Jules Massenet : le centenaire

Ecrit par Jean-Luc Lamouché le 28 juillet 2012. dans La une, Musique

Jules Massenet : le centenaire

 

Le compositeur postromantique français Jules Massenet, né près de Saint-Etienne le 12 mai 1842, mourut à Paris le 13 août 1912. En cette année 2012, nous commémorons donc le centenaire de sa disparition. Or, il se trouve qu’il y a encore un certain « problème Massenet »… En effet, celui qui fut un des plus grands créateurs d’opéras français de la dernière partie du XIXe siècle et des tout débuts du XXe (avec Charles Gounod, Georges Bizet et quelques autres), reste encore souvent décrié, voire méprisé, dans notre pays, par un certain public de mélomanes. Ceci, alors que ce n’est le cas nulle part ailleurs chez les autres publics européens (en Allemagne, en Italie, ou en Grande-Bretagne), ni aux Etats-Unis, au Canada, en Amérique Latine, ou bien encore en Australie ou en Nouvelle-Zélande, voire au Japon et en Corée du Sud…
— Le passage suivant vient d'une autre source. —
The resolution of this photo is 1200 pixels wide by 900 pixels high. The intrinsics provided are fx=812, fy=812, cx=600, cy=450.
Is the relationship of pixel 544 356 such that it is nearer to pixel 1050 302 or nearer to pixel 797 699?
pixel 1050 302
Quels sont donc les fondements de ces jugements négatifs, en France, pour le public en question ? En fait, deux points sont reprochés à Massenet : d’abord, de n’avoir su composer que des airs (on aurait dit des « arias » à l’époque baroque). Donc, à en croire ses contempteurs, il aurait été incapable de créer des ensembles et des chœurs intégrés à l’action de ses œuvres lyriques.

Ceci est évidemment faux (en partie, tout au moins), lorsqu’on se donne la peine d’approfondir les connaissances que l’on peut avoir des partitions du compositeur : il suffit, par exemple, d’écouter l’intégrale de son opéra – qui n’est certes pas (malheureusement) le plus connu – Esclarmonde (d’influence wagnérienne) pour s’en rendre compte. Ensuite, ce même public lui reproche les aspects « mièvres » des paroles des livrets de ses créations opératiques. Admettons… ! Mais alors, par exemple, est-ce si différent chez Gounod ? Le « Pourquoi me réveiller, ô souffle du printemps… ? » (air de Werther) est-il plus ridicule que le « Salut, demeure chaste et pure… » (air du Faust de Gounod), voire de certains airs de Carmen ? Une de mes connaissances très proches… se reconnaîtra ici… !
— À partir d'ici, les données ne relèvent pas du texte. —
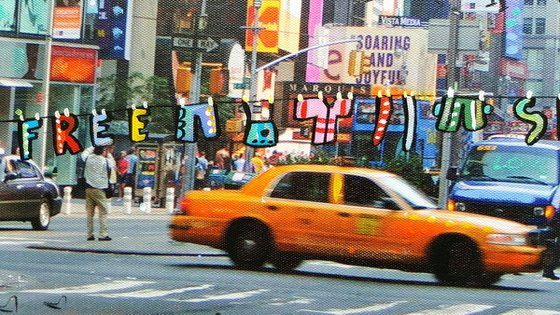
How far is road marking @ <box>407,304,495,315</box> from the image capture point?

Il faut admettre que la valeur littéraire des livrets d’opéras français de cette période postromantique ne fut, pour aucun compositeur, de grande qualité. Tout le monde n’est pas, notamment, Richard Wagner, dont les textes étaient la plupart du temps beaucoup plus élaborés ! J’ajoute qu’en dehors même du domaine de l’opéra, et pour se limiter au théâtre classique français des XVIIe-XVIIIe siècles, ne pourrait-on pas, là aussi, trouver certains passages d’une valeur très contestable, voire, selon certains, à la limite du ridicule… Que dire, alors… ? Qui peut le plus peut le moins… ? A mon avis, pour Massenet : faux-procès… ! Il faut bien dire au passage que ce même public français, un peu snob, selon moi, méprise souvent, tout en le connaissant très mal, voire en l’ignorant totalement (ce qui me semble encore plus discutable), une grande partie de notre patrimoine lyrique romantique et postromantique. Critiquer, oui – bien sûr –, mais à condition de savoir exactement de quoi l’on parle, comme dans tous domaines, cela dit.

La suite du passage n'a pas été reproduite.